Перед тем как выйти на улицу, Дейзи приняла ванну. Она проследила за тем, чтобы не намокли волосы на висках. Намокая, они всегда завивались в эти противные кудряшки! Дейзи просто ненавидела их. И почему у нее не прямые волосы, такие, например, как у Франсез? Каштановые волосы хороши только тогда, когда растут прямо.

– И почему же тебе так нравится скульптура Эпштейна? – спросил Эндрю.

Дейзи пригубила из бокала мартини с лимоном и двумя оливками.

– Они такие… живые, осязаемые. Так и хочется положить ладонь на спинку того, который сверху. И я возбуждаюсь не только мысленно… – Секунду поколебавшись, Дейзи добавила: – Но и вообще.

Девушка тут же поразилась собственной неловкости. В самом деле, с чего это она вдруг сделалась такой стеснительной?

– Я уже давно заметила, – сказала она, – что, когда меня глубоко затрагивает какое-нибудь художественное произведение, я немедленно возбуждаюсь сексуально. Конечно, голуби Эпштейна действительно созданы для того, чтобы пробудить в человеке желание, но, несмотря на откровенность сцены, в них все же есть что-то удивительно невинное. Эпштейну было около тридцати лет, когда он вырезал этих голубей – четыре разных варианта. И больше скульптор никогда не создавал ничего подобного.

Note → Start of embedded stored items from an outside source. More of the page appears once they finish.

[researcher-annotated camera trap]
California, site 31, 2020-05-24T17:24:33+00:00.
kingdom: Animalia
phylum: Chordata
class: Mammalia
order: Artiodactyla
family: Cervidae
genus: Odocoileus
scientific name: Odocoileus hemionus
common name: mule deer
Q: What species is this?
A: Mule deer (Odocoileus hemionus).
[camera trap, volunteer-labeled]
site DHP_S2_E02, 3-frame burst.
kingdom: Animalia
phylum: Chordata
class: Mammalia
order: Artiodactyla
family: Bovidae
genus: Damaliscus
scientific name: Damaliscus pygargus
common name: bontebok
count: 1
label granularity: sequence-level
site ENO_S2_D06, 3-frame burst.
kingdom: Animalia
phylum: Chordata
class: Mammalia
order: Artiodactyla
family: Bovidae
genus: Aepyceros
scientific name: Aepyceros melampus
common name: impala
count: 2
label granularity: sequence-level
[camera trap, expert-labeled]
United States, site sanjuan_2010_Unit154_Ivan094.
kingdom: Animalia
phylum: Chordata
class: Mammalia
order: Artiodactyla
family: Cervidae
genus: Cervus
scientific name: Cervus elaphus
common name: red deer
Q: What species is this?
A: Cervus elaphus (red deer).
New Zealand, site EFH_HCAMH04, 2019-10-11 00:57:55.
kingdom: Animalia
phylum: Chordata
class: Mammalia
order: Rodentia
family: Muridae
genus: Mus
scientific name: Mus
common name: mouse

– И что же ты делаешь после того, как обнаружишь, что художественное произведение возбудило тебя сексуально? – Эндрю позабавила прямота девушки.

– Ну, конечно, я не выхожу на улицы и не бросаюсь в объятия первого встречного, – сказала Дейзи. – Но я подметила, что мужчины обычно пытаются со мной заговорить, когда я иду из музея или художественной галереи. Наверное, есть что-то такое в моем лице в эти моменты.

Улыбнувшись, Эндрю закурил.

– А почему ты не попытаешься снять студию и заниматься скульптурой в свободное время?

– А у меня практически нет свободного времени. В те дни, когда я не в «Бастионе», я осматриваю Лондон. Хотя, признаться, бывают и такие дни, когда я просто валяюсь в постели, делаю всякие там маски и читаю.

– Мне понравилось твое интервью с женой министра иностранных дел, – похвалил Эндрю. – Особенно то место, где она вспоминает, как доктору Киссинджеру, который решил побывать в Англии по дороге в ЮАР, пришлось лететь в небольшой рыбацкий городок, о котором он никогда не слышал, только потому, что английский министр иностранных дел не захотел прервать свой уик-энд в избирательном округе. – Эндрю рассмеялся: ему вспомнился собственный избирательный округ.

– А ты вообще общаешься с лейбористами, или у вас принято, чтобы каждый держался членов своей партии даже после работы? Дейзи только что съела одну из пропитанных джином оливок.

– Большинство политиков предпочитают последнее, – ответил Эндрю.

– А разве это не скучно – когда все друг с другом соглашаются?

– Ну что ты. Конфликты внутри партии – куда более захватывающие, чем между лейбористами и тори. И вообще большинство членов парламента стараются не видеться после работы – нам хватает друг друга в палате. Но, если бы мне пришлось обедать с членом парламента, я предпочел бы тори – по крайней мере, смогли бы посплетничать о своих коллегах. О Маргарет Тэтчер, например.

Дейзи принялась легкими покусываниями освобождать от косточки вторую оливку. Эндрю не сводил глаз с губ девушки.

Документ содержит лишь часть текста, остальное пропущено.